Holocene Climatic Change in the North American Great Plains
Nordt, L., von Fischer, J., Tieszen, L. and Tubbs, J. 2008. Coherent changes in relative C4 plant productivity and climate during the late Quaternary in the North American Great Plains. Quaternary Science Reviews 27: 1600-1611.
Nordt et al.'s data suggest that their region of study was slightly warmer than it has yet to be in modern times during parts of both the Medieval and Roman Warm Periods, and that it was significantly warmer during a sizeable portion the mid-Holocene Thermal Maximum or Climatic Optimum, as it is sometimes called.
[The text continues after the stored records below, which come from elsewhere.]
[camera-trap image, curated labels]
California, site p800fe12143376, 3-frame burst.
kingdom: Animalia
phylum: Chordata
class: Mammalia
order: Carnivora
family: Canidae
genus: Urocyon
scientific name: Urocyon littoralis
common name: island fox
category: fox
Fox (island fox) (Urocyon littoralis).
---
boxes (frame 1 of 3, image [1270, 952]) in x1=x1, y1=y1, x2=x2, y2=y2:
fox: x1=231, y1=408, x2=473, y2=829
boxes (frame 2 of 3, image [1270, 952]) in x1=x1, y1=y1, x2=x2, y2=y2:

It therefore appears that for a broad swath of the midsection of the United States stretching from the center of Texas all the way to the U.S. border with Canada (and probably some distance beyond), the supposedly unprecedented warming of the 20th century (according to claims of the world's climate alarmists) was not unprecedented at all, having likely been surpassed one thousand, two thousand and four to five thousand years ago, when there was much less CO2 in the air than there is today. This observation thus begs the question of what was the cause of those earlier warmer-than-present periods. The answer of Nordt et al. is that "these warm intervals ... exhibit a strong correlation to increases in solar irradiance," as per the irradiance reconstruction of Perry and Hsu (2000).
Nordt, L., von Fischer, J. and Tieszen, L. 2007. Late Quaternary temperature record from buried soils of the North American Great Plains. Geology 35: 159-162.
Perry, C.A. and Hsu, K.J. 2000. Geophysical, archaeological, and historical evidence support a solar-output model for climate change. Proceedings of the National Academy of Sciences 97: 12,433-12,438.
von Fischer, J.C., Tieszen, L.L. and Schimel, D.S. 2008. Climate controls on C3 vs. C4 productivity in North American grasslands from carbon isotope composition of soil organic matter. Global Change Biology 14: 1-15.